▶ Required tasks
(a) Reproduce a passage from the ASL& 122 course entry, starting at the words "Distribution Area Fulfilled" and ending after "interruptions (sorry late)".
(b) According to the ASL& 122 course entry, what minimum grade in ASL& 121 meets the prerequisite?

▶ Text block
----------------

2024-2025 Pierce College Catalog 
    
    May 08, 2025  
2024-2025 Pierce College Catalog
Add to Portfolio (opens a new window)

ASL& 122 American Sign Language II (5 credits)



Distribution Area Fulfilled Humanities; General Transfer Elective
Formerly SIGN 102 - CCN

Prerequisite ASL& 121  with at least a 2.0 grade; or 1 year high school equivalent.

Course Description
In ASL& 122, students will continue developing their sign skills while building on vocabulary, enhancing number skills, learning more about classifiers, increasing fluency and incorporating non-manual grammatical markers and non-manual signals with more ease. They will be introduced to basic story telling using these new skills and techniques as well as learn more about deaf culture and grammar.

Course Content
Core vocabulary including unit 4 - 7 topics
More advanced numbers
More advanced sentence structures
Deaf culture topics that are within the scope of the content of this course
Deaf culture strategies: Asking for a sign, greeting and leave takings, and minimizing interruptions (sorry late)

----------------

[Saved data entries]
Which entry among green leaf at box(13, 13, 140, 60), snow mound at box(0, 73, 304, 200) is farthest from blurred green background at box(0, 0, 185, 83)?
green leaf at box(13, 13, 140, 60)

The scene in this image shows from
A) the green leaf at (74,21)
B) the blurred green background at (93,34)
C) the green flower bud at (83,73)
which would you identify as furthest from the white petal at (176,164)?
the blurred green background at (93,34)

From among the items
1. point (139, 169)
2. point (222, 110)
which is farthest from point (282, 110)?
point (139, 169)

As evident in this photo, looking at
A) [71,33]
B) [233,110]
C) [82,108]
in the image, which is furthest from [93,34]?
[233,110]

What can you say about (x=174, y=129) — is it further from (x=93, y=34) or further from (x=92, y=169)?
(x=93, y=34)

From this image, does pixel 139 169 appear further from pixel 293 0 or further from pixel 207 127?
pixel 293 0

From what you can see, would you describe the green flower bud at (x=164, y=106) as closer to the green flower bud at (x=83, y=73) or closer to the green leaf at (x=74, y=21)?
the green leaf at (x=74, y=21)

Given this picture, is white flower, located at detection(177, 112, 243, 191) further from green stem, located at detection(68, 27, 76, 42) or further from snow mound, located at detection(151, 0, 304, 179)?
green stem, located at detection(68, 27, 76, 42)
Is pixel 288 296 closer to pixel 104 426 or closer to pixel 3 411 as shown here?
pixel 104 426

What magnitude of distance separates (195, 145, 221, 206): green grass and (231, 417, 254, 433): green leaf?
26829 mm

----------------

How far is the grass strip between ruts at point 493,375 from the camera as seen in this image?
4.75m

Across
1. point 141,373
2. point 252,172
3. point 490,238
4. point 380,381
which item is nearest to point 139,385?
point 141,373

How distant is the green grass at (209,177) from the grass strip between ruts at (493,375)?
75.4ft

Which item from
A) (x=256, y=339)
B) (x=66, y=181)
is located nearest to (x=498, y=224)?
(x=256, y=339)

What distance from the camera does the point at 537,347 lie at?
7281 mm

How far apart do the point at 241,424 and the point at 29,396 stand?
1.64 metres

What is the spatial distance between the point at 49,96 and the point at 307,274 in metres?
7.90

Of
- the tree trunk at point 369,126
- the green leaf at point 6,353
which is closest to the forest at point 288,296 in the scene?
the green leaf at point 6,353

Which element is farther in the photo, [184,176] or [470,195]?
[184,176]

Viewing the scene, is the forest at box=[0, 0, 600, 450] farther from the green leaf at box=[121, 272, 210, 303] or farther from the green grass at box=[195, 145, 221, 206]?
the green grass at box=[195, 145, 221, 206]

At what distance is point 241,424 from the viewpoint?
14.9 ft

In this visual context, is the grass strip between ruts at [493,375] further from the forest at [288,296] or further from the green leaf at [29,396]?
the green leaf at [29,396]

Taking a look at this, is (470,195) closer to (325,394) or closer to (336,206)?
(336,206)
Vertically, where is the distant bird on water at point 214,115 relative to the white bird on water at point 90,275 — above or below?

----------------

▶ Exercise results
(a)
Distribution Area Fulfilled Humanities; General Transfer Elective
Formerly SIGN 102 - CCN

Prerequisite ASL& 121  with at least a 2.0 grade; or 1 year high school equivalent.

Course Description
In ASL& 122, students will continue developing their sign skills while building on vocabulary, enhancing number skills, learning more about classifiers, increasing fluency and incorporating non-manual grammatical markers and non-manual signals with more ease. They will be introduced to basic story telling using these new skills and techniques as well as learn more about deaf culture and grammar.

Course Content
Core vocabulary including unit 4 - 7 topics
More advanced numbers
More advanced sentence structures
Deaf culture topics that are within the scope of the content of this course
Deaf culture strategies: Asking for a sign, greeting and leave takings, and minimizing interruptions (sorry late)

(b) At least a 2.0.